(Material supplied begins)

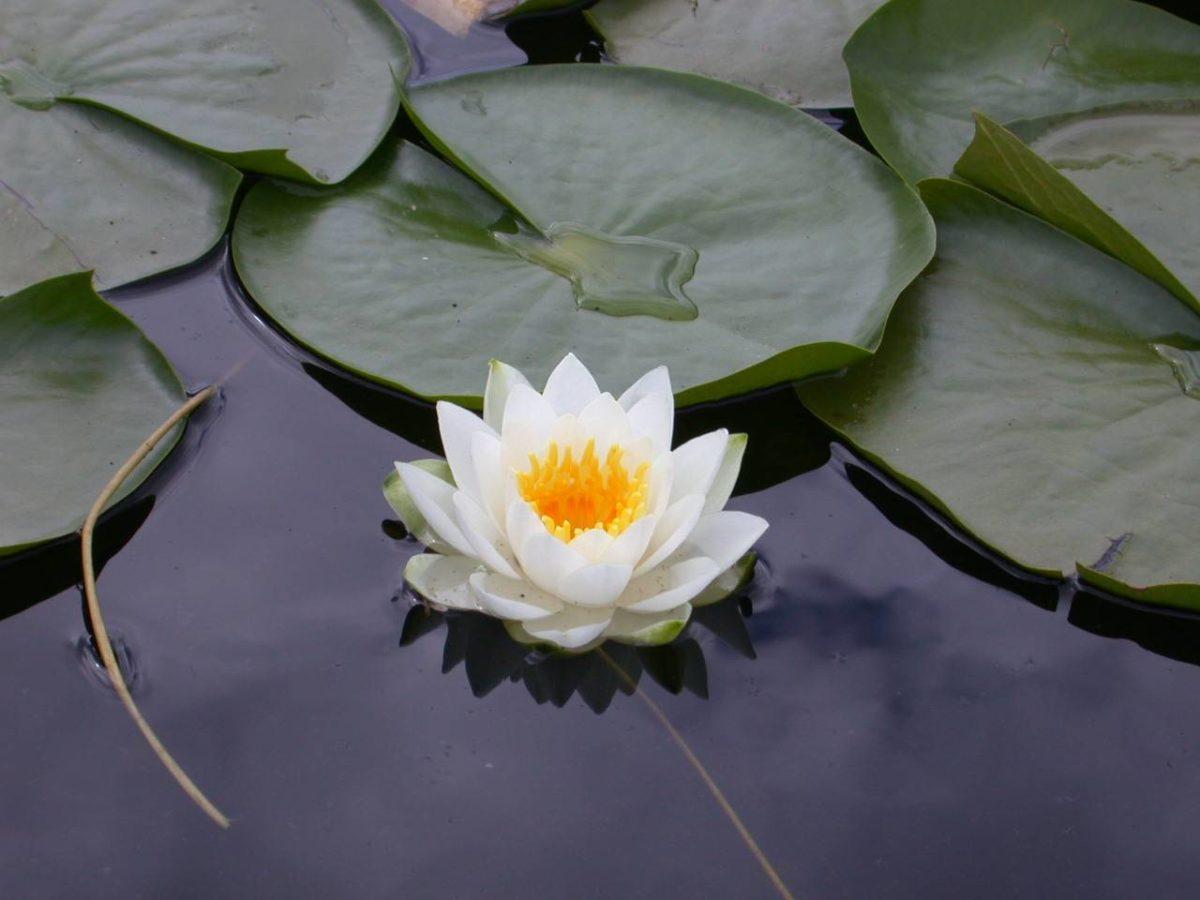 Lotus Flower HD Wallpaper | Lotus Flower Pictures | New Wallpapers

(Material supplied ends)
(Material supplied begins)

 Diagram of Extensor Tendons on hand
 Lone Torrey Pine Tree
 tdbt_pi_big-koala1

(Material supplied ends)

--- To do ---
Among the records above, repeat exactly the line with "Diagram of Extensor Tendons on hand", the line with "tdbt_pi_big-koala1", and every line in between, and only those.

--- Answer section ---
 Diagram of Extensor Tendons on hand
 Lone Torrey Pine Tree
 tdbt_pi_big-koala1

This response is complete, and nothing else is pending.